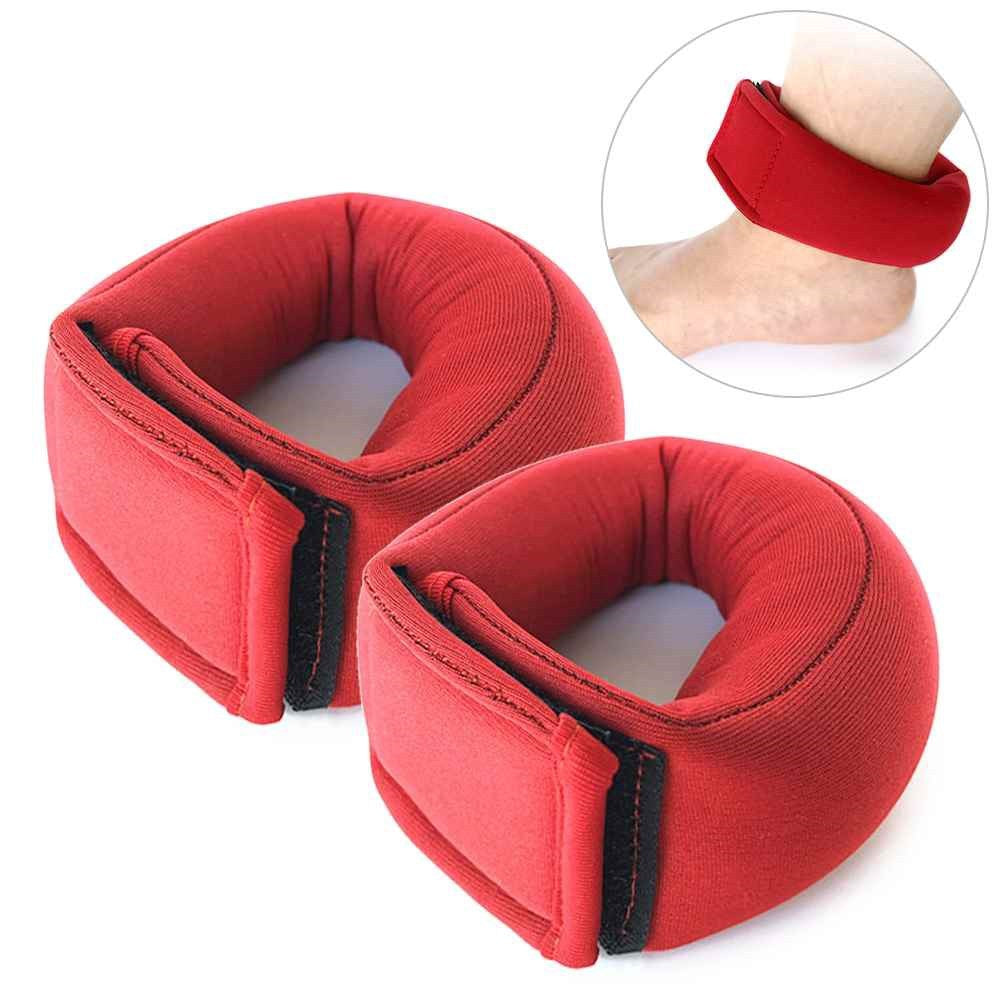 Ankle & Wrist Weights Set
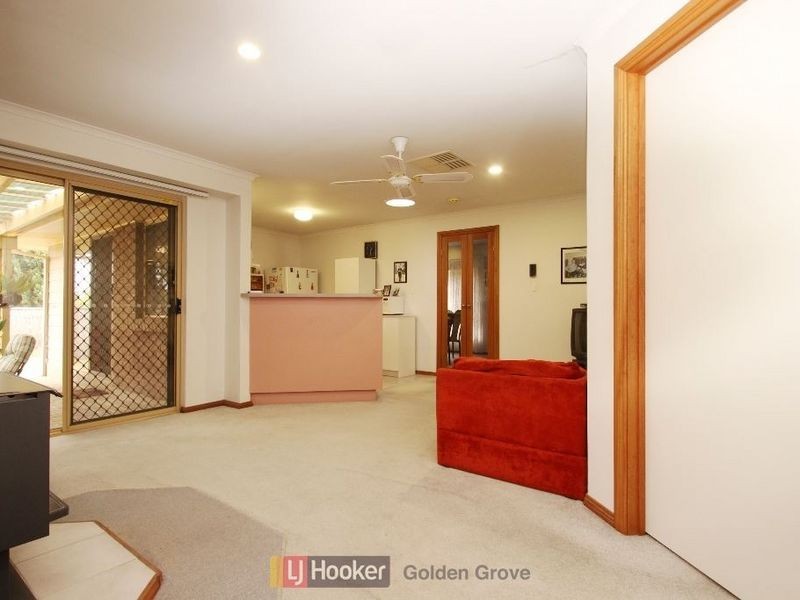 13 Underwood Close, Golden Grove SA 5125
================
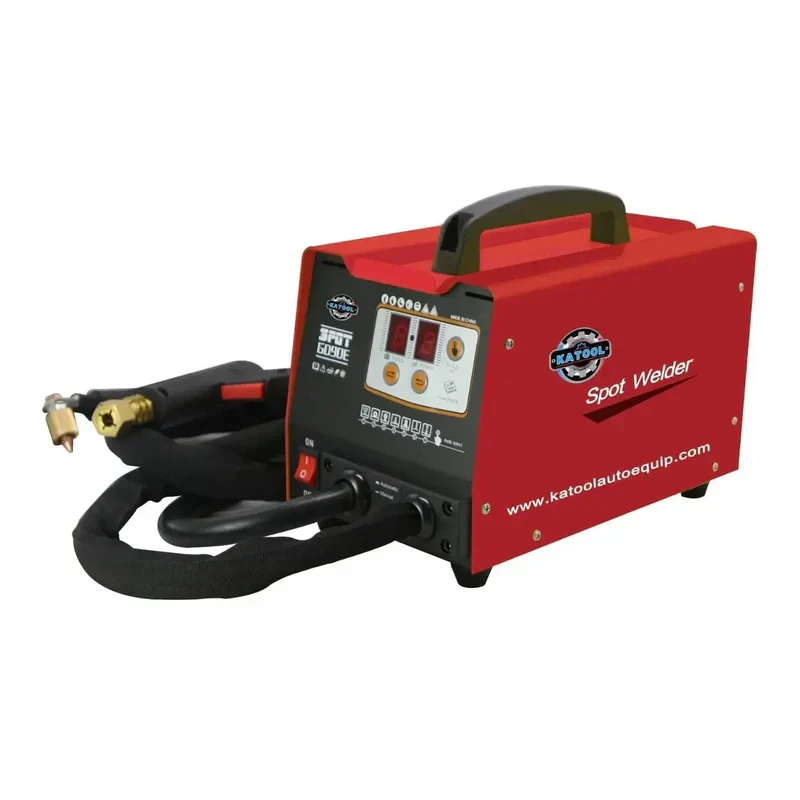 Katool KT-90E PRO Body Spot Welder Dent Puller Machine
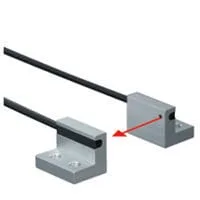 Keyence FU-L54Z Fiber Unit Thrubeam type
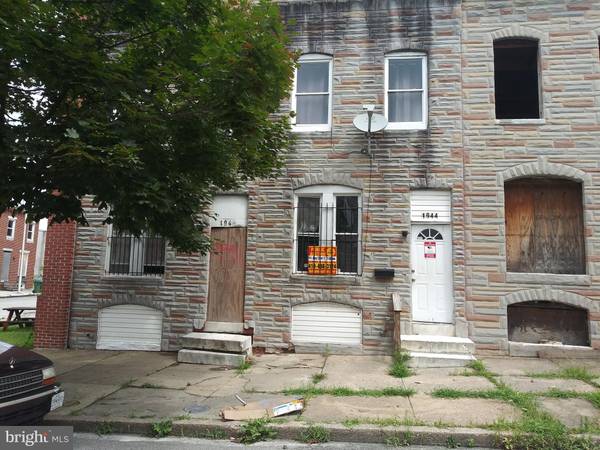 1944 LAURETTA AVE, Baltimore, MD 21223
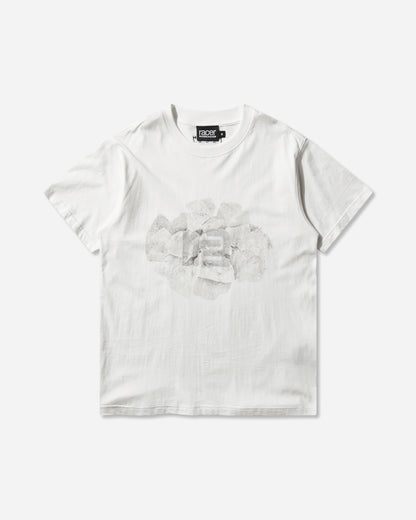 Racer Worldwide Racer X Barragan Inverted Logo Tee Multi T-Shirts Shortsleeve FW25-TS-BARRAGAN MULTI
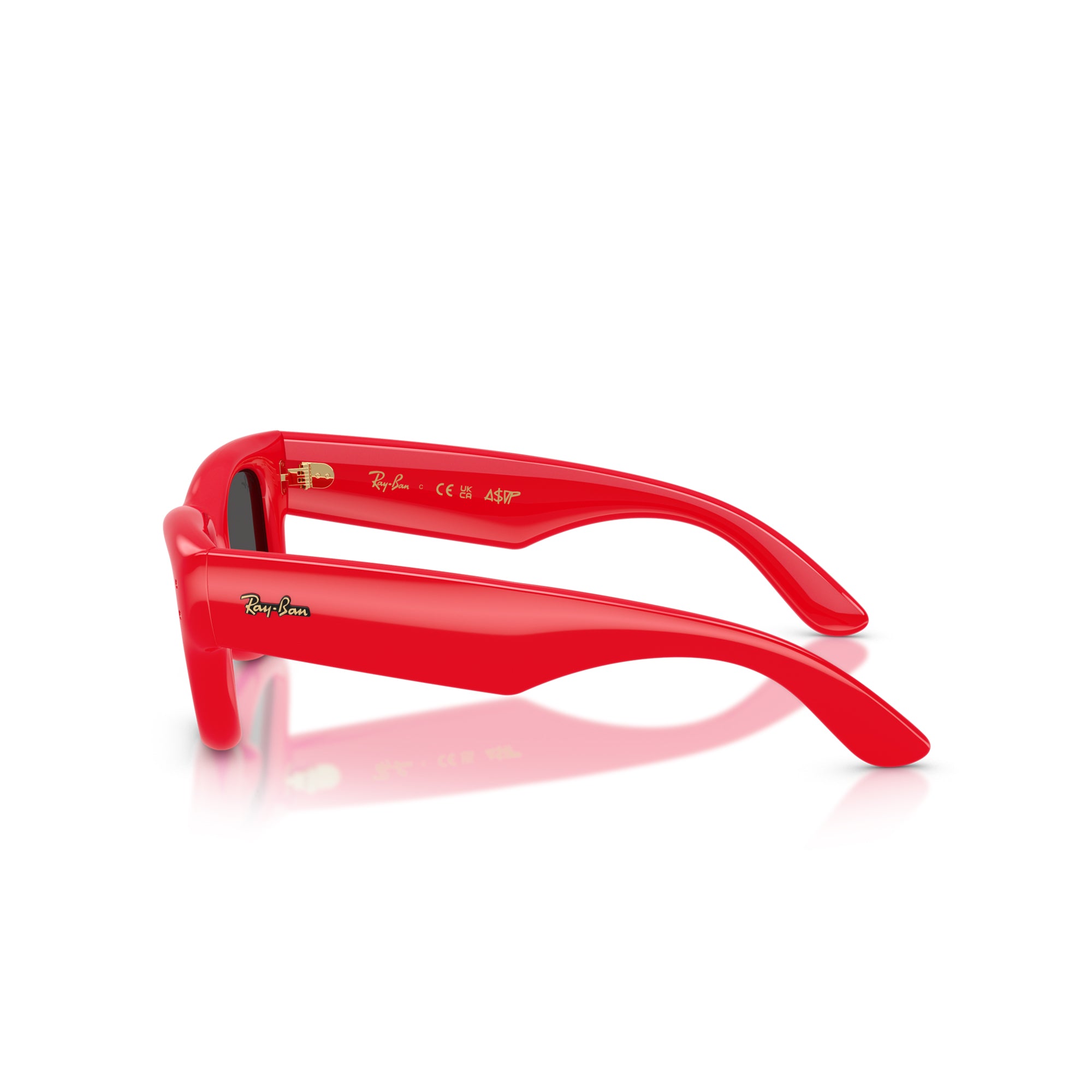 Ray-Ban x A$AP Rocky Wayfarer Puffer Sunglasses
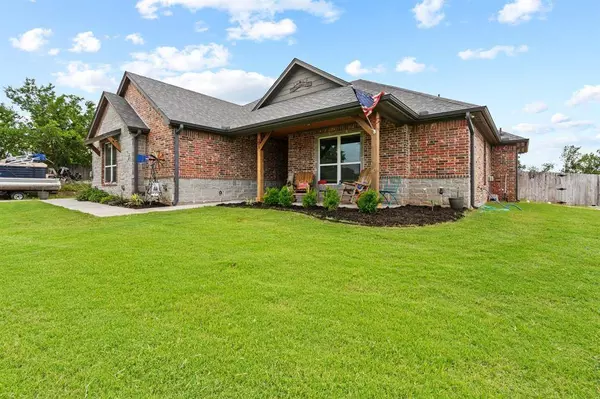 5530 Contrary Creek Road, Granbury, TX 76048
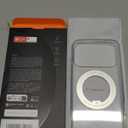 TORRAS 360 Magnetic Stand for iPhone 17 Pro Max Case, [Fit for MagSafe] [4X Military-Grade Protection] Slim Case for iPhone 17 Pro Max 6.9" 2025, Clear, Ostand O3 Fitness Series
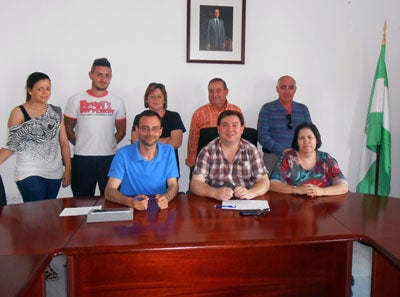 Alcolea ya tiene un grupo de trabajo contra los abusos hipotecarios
================
Task statement:
Print the rows from the one containing "Ankle & Wrist Weights Set" through the one containing "13 Underwood Close, Golden Grove SA 5125", leaving out the pictures.

Response area:
 Ankle & Wrist Weights Set
 13 Underwood Close, Golden Grove SA 5125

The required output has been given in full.